Es ist dem Stpfl. darin zuzustimmen, daß Aufwendungen, die ein Handwerksgeselle für die Ablegung der Meisterprüfung aus eigenen Einkünften macht, für diesen Fortbildungskosten darstellen und von ihm als Werbungskosten bei der Ermittlung seiner Einkünfte abgesetzt werden können (§ 9 EStG). Werden die Kosten aber vom Vater aufgebracht, so stellen sie beim Vater Kosten für die Berufsausbildung seines Sohnes dar (Urteil des BFH VI 118/61 U). Der Auffassung des Stpfl., die Kosten würden, auch wenn der Vater die Mittel zur Verfügung stellt, vom Sohn getragen und seien deshalb Fortbildungskosten, vermag sich der Senat nicht anzuschließen. Diese Auffassung würde aber auch zu keiner anderen Beurteilung führen. Im Streitfall geht es nicht um die Besteuerung des Sohnes, sondern des Vaters. Für diesen handelt es sich um Unterhaltsleistungen an seinen Sohn, die nach § 12 Ziff. 1 EStG nicht als Betriebsausgabe abgesetzt werden können.

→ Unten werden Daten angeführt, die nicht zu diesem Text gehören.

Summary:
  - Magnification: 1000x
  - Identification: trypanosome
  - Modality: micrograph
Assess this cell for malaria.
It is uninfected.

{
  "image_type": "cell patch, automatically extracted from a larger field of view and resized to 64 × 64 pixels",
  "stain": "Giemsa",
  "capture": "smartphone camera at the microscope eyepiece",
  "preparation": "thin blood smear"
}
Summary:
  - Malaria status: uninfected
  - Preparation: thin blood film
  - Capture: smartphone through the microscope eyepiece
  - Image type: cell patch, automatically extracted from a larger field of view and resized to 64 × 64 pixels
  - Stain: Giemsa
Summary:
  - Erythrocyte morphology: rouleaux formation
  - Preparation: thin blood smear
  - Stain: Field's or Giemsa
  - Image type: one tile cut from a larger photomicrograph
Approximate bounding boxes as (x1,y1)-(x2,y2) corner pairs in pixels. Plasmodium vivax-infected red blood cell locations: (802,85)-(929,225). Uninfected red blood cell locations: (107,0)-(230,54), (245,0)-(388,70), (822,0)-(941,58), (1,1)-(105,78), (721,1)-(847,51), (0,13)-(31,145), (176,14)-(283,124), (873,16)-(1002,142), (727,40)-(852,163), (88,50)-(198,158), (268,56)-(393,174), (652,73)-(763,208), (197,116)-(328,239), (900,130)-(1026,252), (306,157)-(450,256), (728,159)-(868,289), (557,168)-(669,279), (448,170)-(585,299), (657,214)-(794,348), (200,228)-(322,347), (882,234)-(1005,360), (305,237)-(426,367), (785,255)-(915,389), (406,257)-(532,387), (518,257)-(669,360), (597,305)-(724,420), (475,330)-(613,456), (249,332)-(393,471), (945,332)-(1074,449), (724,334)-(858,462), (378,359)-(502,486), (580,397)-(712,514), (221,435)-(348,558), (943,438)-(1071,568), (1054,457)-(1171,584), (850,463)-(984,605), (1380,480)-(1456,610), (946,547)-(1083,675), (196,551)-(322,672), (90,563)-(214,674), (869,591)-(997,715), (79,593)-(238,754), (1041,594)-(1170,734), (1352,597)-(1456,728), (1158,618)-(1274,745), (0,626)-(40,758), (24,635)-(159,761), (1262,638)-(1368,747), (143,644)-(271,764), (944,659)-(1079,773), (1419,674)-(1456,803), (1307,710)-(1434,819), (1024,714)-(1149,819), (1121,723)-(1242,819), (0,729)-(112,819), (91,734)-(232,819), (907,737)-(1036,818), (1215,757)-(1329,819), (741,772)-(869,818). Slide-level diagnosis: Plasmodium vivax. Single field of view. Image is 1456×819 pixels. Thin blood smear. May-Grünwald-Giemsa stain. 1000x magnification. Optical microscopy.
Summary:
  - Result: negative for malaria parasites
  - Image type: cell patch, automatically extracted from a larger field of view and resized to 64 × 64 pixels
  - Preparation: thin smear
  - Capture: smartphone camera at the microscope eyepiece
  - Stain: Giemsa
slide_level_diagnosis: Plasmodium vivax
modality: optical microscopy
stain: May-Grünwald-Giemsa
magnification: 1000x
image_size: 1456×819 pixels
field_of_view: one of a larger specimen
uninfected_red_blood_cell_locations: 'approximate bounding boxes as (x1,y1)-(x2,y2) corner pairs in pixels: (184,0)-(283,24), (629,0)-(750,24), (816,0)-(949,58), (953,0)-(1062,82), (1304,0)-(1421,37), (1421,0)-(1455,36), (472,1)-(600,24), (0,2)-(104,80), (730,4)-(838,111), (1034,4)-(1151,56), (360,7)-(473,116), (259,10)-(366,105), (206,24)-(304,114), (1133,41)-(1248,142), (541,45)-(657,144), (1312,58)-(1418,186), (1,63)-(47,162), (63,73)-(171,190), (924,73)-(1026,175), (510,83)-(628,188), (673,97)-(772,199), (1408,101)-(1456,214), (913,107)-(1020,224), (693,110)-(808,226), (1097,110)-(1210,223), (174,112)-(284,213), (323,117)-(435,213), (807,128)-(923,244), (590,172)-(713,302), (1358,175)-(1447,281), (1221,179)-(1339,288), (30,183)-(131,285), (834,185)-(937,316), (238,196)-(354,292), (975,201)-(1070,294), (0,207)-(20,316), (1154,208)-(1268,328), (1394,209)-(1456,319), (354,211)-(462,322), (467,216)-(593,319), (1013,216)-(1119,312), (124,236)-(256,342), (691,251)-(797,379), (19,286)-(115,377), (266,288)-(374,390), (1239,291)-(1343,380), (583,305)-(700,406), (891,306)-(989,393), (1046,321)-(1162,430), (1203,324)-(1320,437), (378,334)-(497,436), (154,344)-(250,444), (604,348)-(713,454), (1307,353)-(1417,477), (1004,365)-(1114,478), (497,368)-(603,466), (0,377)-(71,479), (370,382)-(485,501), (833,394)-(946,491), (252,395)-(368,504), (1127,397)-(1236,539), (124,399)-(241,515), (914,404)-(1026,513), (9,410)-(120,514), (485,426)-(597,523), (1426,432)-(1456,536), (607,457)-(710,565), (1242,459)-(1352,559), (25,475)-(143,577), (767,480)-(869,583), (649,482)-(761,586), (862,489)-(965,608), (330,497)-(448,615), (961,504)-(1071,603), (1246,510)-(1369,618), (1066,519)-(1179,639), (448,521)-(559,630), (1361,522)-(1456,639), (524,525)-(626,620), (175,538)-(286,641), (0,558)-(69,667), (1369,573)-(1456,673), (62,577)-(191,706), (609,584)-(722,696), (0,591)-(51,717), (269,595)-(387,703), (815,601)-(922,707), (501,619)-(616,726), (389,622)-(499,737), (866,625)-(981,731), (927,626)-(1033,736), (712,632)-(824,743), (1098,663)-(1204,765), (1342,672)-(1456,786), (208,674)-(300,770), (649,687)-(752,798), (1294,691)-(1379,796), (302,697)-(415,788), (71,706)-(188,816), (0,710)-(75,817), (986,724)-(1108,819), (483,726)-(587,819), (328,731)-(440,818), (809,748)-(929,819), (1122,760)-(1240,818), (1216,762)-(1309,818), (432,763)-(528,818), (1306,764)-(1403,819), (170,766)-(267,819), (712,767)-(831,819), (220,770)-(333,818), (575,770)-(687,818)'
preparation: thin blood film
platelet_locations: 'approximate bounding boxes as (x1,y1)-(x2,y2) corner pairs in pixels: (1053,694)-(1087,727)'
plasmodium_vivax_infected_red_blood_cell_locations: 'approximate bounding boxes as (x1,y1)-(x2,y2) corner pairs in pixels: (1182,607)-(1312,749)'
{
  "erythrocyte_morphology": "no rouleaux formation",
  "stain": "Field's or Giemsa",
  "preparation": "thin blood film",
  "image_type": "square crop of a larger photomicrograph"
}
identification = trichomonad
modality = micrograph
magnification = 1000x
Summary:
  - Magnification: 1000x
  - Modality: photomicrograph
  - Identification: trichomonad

Es mag sein, daß das Arbeitsverhältnis durch die Teilnahme des Sohnes an dem Lehrgang nicht unterbrochen wurde. Der Fortbestand des Arbeitsverhältnisses schließt aber nicht notwendig aus, daß der Stpfl. während dieser Zeit Unterhaltszahlungen statt Arbeitslöhne leistete. Die Vorinstanz durfte sich darauf stützen, daß bei derartigen Beurlaubungen im Handwerksgewerbe üblicherweise kein Lohn fortgezahlt wird. Es entspricht der Rechtsprechung des BFH, bei der Prüfung der Angemessenheit der Arbeitsvergütungen an Kinder, die im elterlichen Betrieb mitarbeiten, in der Regel von einem Vergleich mit fremden Arbeitnehmern auszugehen und den unangemessenen Teil der Bezüge als nicht durch den Betrieb, sondern durch familiäre Erwägungen veranlaßt zu behandeln (vgl. Urteil des BFH IV 303/58 S vom 8. Februar 1962, BStBl 1962 III S. 412, Slg. Bd. 75 S. 394). Die Feststellung der Vorinstanz, der Stpfl. habe keine Arbeitsvergütung, sondern Unterhalt gewährt, ist deshalb rechtlich möglich. Ob auf Grund dieser Beurteilung Lohnsteuererstattung in Betracht kommt, ist nicht Gegenstand dieses Verfahrens.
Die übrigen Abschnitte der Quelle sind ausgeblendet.